有的化裝運貨的尋常商家,仗著有馬有刀槍弓箭,各家匯聚起來的護衛人手眾多又精通廝殺,南下到京城的路上也沒有出名的山賊悍匪什麼的攔路虎,比較安全,自信能混淆耳目秘密順利達到目的地……

從梁山到東京這一路上比較安全,說起來還得感謝梁山這些年為保障商路暢通而不斷清掃打擊沿途諸惡形成的太平局面。

調任的文武們在大恨梁山的同時,又嘲弄梁山總是在無意中給他們提供利益和安全保障,議論起來不免有些洋洋得意。

可結果卻是,無論他們的家眷怎麼偽裝、怎麼秘密走、怎麼有強大護衛,都是在遠離梁山的什麼地方,護衛全部被殺,錢財武器馬匹等被洗劫一空,一些家人奴婢活不見人,死不見屍,死掉的則化為骨灰散入天地,殘骸入地,不知所在。各部搬家團全部神秘失蹤。

旱地忽律朱貴身為梁山間諜頭子,主持這麼多年情報工作,手下要人有人,要錢有錢,要經驗有經驗……又有東京一下旨,旨意常常還沒走完程序出宮呢,就有皇宮內線已經泄露出來由東京情報網提前通報過來的巨大優勢,要是連梁山周圍的官府的動態都摸不准盯不住這些文武狗官家眷的去向,那豈不是白活了?

在常常事關生死的情報這麼重要的工作上,廢物又豈能得趙老二信賴重用至今。

梁山集團本身也是有騎兵,有陸戰隊,更有水軍悍賊和更精幹的殺手組織,盯上收拾掉那些家眷團有什麼難的。

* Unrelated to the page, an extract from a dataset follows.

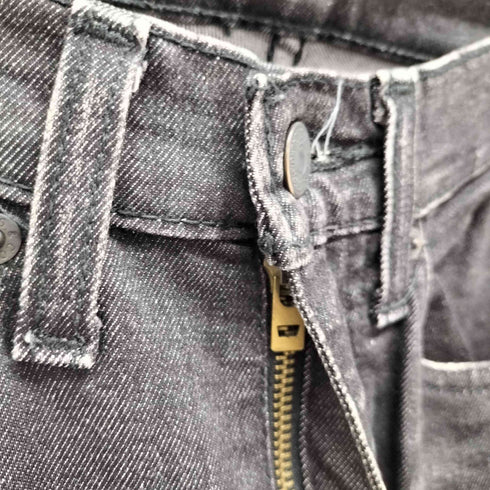 リーバイス Levis 519 エクストリーム スキニーストレッチジーンズ レディース W28 L32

分兵諸路,於水上、林間截擊,甚至於方便秘密打劫的途中客棧,有海盜帝國醫藥化學專家搞出來的服下後很長時間才會發揮藥效的迷藥在手,連高俅率領的幾萬大軍都能蒙倒,對付家眷團這種目標,自然無往不利,而且幹得隱秘無聲無息處理。

該死的和記仇懷恨能報復反擊的男丁全殺光。

不該死的,沒威脅的,弄回來。

如今,知州知府以及武將等的不該死家眷奴婢都在梁山勞動改造,默默以辛勤勞動換取自己和小孩子的生存,以後就和調任的文武親人主人沒關係了,認命或思想得改造,以後自然會有重新的丈夫什麼的選擇和新生活,只想報仇寧頑不靈的自然會遭到人生嗄然謝幕。

為了梁山內部團結安穩應對大宋的敵視,在無情的政治下,不老實,是敵人就得死,這沒什麼講人性可放任寬恕的。

梁山不搞殺人全家已經是政治對立鬥爭中的人性與仁慈了。

若是按這時代的規矩,換作是朝廷處理,男丁無論大小會一體殺絕,女子會全部發賣為奴為伎,生不如死。